Nvidia's Titan V Accused of Returning Wrong Answers in Simulations

This site may earn affiliate commissions from the links on this page. Terms of use.

Titan-V-Feature

Nvidia has long held the pole position in GPGPU computing, particularly in scientific and HPC applications. The company's long-term investment into CUDA and loftier performance computing take won information technology a number of spots in the supercomputing TOP500 and fueled the growth of its Tesla product line, including GPUs similar the $three,000 Titan 5, a Volta-based graphics carte du jour that straddles the line betwixt a consumer and a scientific production. But all may not be well with the Titan 5 — there are reports that the chip can produce different results from run to run.
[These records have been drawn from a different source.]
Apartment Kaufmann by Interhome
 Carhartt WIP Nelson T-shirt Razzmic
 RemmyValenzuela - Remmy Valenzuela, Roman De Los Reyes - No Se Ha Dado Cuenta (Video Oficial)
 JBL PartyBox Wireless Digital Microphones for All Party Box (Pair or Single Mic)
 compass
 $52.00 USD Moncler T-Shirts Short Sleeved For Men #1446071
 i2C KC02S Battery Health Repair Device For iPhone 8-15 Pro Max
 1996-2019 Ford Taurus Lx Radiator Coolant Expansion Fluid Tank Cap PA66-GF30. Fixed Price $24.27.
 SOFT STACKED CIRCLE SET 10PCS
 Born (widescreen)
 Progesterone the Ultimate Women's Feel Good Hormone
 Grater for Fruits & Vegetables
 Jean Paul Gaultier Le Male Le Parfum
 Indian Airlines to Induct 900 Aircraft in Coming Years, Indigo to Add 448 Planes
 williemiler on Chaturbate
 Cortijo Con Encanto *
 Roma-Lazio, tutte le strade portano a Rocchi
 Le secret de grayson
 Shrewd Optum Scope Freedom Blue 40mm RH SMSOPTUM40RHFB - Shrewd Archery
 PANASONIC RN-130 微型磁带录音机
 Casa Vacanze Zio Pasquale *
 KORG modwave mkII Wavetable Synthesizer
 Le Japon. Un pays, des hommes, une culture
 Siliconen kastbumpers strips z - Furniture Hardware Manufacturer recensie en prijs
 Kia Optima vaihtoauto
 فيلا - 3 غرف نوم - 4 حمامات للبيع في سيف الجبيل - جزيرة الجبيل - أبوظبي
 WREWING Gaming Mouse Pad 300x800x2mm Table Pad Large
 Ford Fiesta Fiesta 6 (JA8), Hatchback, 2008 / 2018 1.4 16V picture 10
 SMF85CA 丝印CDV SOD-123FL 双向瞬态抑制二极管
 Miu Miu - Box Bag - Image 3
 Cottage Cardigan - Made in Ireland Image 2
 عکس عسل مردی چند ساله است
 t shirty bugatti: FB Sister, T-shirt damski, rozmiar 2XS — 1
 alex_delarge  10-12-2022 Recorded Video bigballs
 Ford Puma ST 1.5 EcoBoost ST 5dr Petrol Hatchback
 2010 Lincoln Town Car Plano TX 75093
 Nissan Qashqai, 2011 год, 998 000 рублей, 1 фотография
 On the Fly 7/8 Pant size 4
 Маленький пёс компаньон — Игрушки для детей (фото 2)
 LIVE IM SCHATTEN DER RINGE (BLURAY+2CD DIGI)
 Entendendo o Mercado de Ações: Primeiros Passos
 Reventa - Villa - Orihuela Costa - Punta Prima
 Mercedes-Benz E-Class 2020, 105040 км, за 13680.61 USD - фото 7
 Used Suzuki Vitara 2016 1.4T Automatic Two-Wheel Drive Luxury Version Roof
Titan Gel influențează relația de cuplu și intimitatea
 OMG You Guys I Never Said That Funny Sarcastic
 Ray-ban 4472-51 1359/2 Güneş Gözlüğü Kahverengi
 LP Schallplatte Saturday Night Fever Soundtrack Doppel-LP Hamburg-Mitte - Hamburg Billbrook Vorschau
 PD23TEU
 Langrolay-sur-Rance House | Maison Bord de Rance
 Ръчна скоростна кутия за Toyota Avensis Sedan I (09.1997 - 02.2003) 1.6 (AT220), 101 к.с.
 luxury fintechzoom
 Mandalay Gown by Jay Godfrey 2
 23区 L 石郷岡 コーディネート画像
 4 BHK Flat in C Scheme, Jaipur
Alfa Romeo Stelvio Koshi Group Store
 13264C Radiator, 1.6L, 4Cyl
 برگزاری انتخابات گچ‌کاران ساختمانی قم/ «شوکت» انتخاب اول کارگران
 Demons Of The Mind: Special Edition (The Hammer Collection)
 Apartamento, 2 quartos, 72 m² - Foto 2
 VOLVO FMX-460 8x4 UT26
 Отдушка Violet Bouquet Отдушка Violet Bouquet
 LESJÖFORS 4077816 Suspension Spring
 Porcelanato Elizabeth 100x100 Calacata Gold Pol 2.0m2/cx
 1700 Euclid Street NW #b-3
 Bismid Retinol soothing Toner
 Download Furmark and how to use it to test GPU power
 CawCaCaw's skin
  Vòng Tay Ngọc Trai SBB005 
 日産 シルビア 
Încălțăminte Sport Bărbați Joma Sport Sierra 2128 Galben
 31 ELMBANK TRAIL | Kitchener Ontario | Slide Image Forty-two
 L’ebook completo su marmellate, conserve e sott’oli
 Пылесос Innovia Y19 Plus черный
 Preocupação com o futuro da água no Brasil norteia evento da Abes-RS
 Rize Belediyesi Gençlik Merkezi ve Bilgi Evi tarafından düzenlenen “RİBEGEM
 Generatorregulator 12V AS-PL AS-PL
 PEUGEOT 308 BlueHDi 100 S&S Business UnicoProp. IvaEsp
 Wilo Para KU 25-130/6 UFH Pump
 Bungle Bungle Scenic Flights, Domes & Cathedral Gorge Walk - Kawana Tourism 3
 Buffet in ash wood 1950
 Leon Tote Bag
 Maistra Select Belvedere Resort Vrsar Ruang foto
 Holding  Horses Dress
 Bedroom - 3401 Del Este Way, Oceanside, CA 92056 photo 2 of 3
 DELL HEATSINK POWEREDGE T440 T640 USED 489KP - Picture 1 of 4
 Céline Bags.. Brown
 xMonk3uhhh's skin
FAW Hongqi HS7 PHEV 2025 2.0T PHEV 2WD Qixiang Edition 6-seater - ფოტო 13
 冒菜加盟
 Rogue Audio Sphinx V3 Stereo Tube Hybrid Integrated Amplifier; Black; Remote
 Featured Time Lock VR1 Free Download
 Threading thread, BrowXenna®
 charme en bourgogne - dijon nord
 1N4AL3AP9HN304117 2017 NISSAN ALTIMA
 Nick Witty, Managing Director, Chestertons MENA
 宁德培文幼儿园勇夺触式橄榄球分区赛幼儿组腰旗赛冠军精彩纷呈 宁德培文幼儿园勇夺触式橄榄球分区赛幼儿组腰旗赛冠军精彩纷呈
That'south the word from The Register, which writes:

Ane engineer told The Register that when he tried to run identical simulations of an interaction betwixt a poly peptide and enzyme on Nvidia'southward Titan V cards, the results varied. After repeated tests on four of the top-of-the-line GPUs, he found ii gave numerical errors about x per cent of the fourth dimension. These tests should produce the same output values each time over again and again. On previous generations of Nvidia hardware, that generally was the case. On the Titan Five, non so, we're told.

The Reg goes on to note that it likewise spoke to an "industry veteran," who speculated that the trouble may exist due to issues with HBM retention. That aforementioned private noted that this could be due to problems with the GPU's onboard RAM, and that Nvidia had encountered this kind of issue earlier and been forced to issue patches to accost information technology.

Titan-V-Story

Elsewhere, other communities have noted that the problem could be overblown. Floating signal parallel calculating is not necessarily deterministic, which is to say it does not automatically yield identical results every single fourth dimension. If the order of operations is different from run to run, the terminal result could also be unlike.

Information technology seems unlikely, however, that scientists and researchers would mistake a known issue (not-deterministic output in parallel FP calculations) for a significant hardware outcome. The Reg'due south source indicated the Titan V could give incorrect results about 10 per centum of the time, only did non provide details on which applications were afflicted, whether the frequency of the problem varied from application to application, or if it could be impacted by irresolute various GPU settings.

Right now, what we have are more questions than answers. The problem, if it exists, might be addressable via driver or a lawmaking change. It might besides reflect a problem with the GPU's memory subsystem, equally The Reg speculates. Some HPC applications have updated their ain websites to bespeak they are enlightened of the potential issue and haven't seen information technology yet. It's also possible that the issue is limited to a handful of cards and not indicative of a full general problem.

Equally for Nvidia, the company has told the Reg it is aware of the upshot and has invited anyone affected to contact Nvidia itself. The Titan V isn't really positioned as a gaming GPU, only games practise not appear to be impacted or affected at this time.